A boy writes a Chinese letter for “study” with a calligraphy robot at Keio University in Yokohama on July 30, 2013. The motion copy robot can recreate master works and the users can experience the same pressure and the same gestures of brush works by master painters or calligraphers.

Nijiya Kurota’s little hand grips a calligraphy brush dangling above a clean sheet of rice paper. The brush itself is being held dead straight, just as an expert who has spent years learning the art of “shodo”—Japanese calligraphy—would do.

That’s because a robot arm is also attached to the brush and for a moment, as thick lines of glistening black ink are laid down on the page, Nijiya is transformed into a master calligrapher.

A few days ago the 10-year-old student and his classmates from a junior high school in Yokohama, close to Tokyo, came face to face with this strange invention.

Despite being a deft practitioner of such a subtle art form, there is nothing human about this collection of metal rods and whirring motors.

But the robot writes just like an expert calligrapher and its inventor hopes it will help teach a new generation of Japanese children an ancient skill that many fear is fast dying out.

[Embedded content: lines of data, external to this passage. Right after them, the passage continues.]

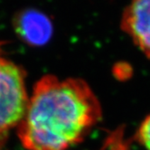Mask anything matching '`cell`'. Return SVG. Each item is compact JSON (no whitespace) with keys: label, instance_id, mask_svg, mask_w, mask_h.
<instances>
[{"label":"cell","instance_id":"3957f363","mask_svg":"<svg viewBox=\"0 0 150 150\" xmlns=\"http://www.w3.org/2000/svg\"><path fill=\"white\" fill-rule=\"evenodd\" d=\"M121 29L150 59V0H131L122 14Z\"/></svg>","mask_w":150,"mask_h":150},{"label":"cell","instance_id":"8992f818","mask_svg":"<svg viewBox=\"0 0 150 150\" xmlns=\"http://www.w3.org/2000/svg\"><path fill=\"white\" fill-rule=\"evenodd\" d=\"M4 141H5V139H0V149H1V146H2V144Z\"/></svg>","mask_w":150,"mask_h":150},{"label":"cell","instance_id":"7a4b0ae2","mask_svg":"<svg viewBox=\"0 0 150 150\" xmlns=\"http://www.w3.org/2000/svg\"><path fill=\"white\" fill-rule=\"evenodd\" d=\"M0 42V139L22 120L28 103L25 71L2 55Z\"/></svg>","mask_w":150,"mask_h":150},{"label":"cell","instance_id":"277c9868","mask_svg":"<svg viewBox=\"0 0 150 150\" xmlns=\"http://www.w3.org/2000/svg\"><path fill=\"white\" fill-rule=\"evenodd\" d=\"M13 26L21 40L35 47L46 45L53 34L51 19L45 13L33 8L19 11L14 16Z\"/></svg>","mask_w":150,"mask_h":150},{"label":"cell","instance_id":"5b68a950","mask_svg":"<svg viewBox=\"0 0 150 150\" xmlns=\"http://www.w3.org/2000/svg\"><path fill=\"white\" fill-rule=\"evenodd\" d=\"M137 139L146 150H150V115L146 117L139 127Z\"/></svg>","mask_w":150,"mask_h":150},{"label":"cell","instance_id":"6da1fadb","mask_svg":"<svg viewBox=\"0 0 150 150\" xmlns=\"http://www.w3.org/2000/svg\"><path fill=\"white\" fill-rule=\"evenodd\" d=\"M101 116L100 101L85 81L45 75L35 85L17 134L27 150H68Z\"/></svg>","mask_w":150,"mask_h":150}]
</instances>
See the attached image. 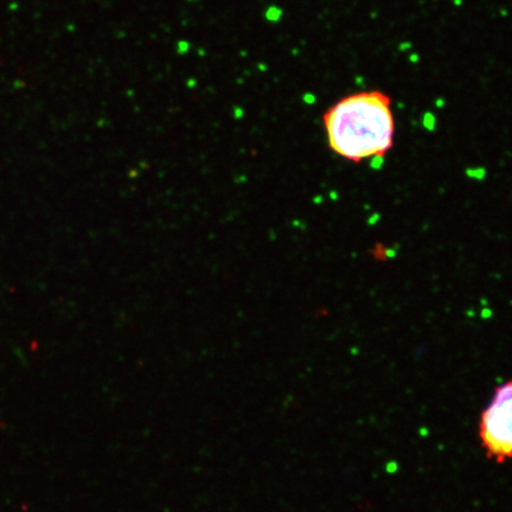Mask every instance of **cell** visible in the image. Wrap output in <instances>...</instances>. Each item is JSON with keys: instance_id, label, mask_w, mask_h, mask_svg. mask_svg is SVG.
<instances>
[{"instance_id": "cell-1", "label": "cell", "mask_w": 512, "mask_h": 512, "mask_svg": "<svg viewBox=\"0 0 512 512\" xmlns=\"http://www.w3.org/2000/svg\"><path fill=\"white\" fill-rule=\"evenodd\" d=\"M323 121L330 150L349 162L383 158L393 149L392 100L380 91L345 96L323 114Z\"/></svg>"}, {"instance_id": "cell-2", "label": "cell", "mask_w": 512, "mask_h": 512, "mask_svg": "<svg viewBox=\"0 0 512 512\" xmlns=\"http://www.w3.org/2000/svg\"><path fill=\"white\" fill-rule=\"evenodd\" d=\"M478 433L486 458L497 464L512 459V380L496 389L480 415Z\"/></svg>"}]
</instances>
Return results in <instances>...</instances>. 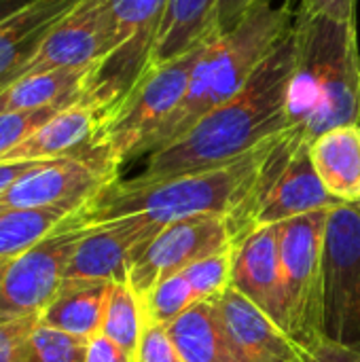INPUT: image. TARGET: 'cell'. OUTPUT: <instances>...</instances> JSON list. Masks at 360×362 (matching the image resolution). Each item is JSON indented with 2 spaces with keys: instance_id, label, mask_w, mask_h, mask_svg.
<instances>
[{
  "instance_id": "1",
  "label": "cell",
  "mask_w": 360,
  "mask_h": 362,
  "mask_svg": "<svg viewBox=\"0 0 360 362\" xmlns=\"http://www.w3.org/2000/svg\"><path fill=\"white\" fill-rule=\"evenodd\" d=\"M295 23L246 87L197 121L180 140L149 155L142 178H168L227 165L289 129V95L297 70Z\"/></svg>"
},
{
  "instance_id": "2",
  "label": "cell",
  "mask_w": 360,
  "mask_h": 362,
  "mask_svg": "<svg viewBox=\"0 0 360 362\" xmlns=\"http://www.w3.org/2000/svg\"><path fill=\"white\" fill-rule=\"evenodd\" d=\"M280 136L214 170L168 178H117L104 187L79 212V216L87 227H98L127 216H146L159 225L202 214L229 216L252 193Z\"/></svg>"
},
{
  "instance_id": "3",
  "label": "cell",
  "mask_w": 360,
  "mask_h": 362,
  "mask_svg": "<svg viewBox=\"0 0 360 362\" xmlns=\"http://www.w3.org/2000/svg\"><path fill=\"white\" fill-rule=\"evenodd\" d=\"M297 70L289 95V127L312 144L329 129L359 123L360 53L356 21L299 17Z\"/></svg>"
},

“The teaching of calligraphy is all but lost so I thought I could forever preserve the art of our great masters on the robot’s memory,” explains Seiichiro Katsura, a professor at Keio University and the robot’s inventor.

The machine itself consists of multiple engines and a mechanical arm which is attached to a brush. Its hard drive has been imbued with the skills of 90-year-old Juho Sado, a master calligrapher who taught the robot how to write a series of “Kanji” characters down to the most imperceptible of wrist movements and brush strokes.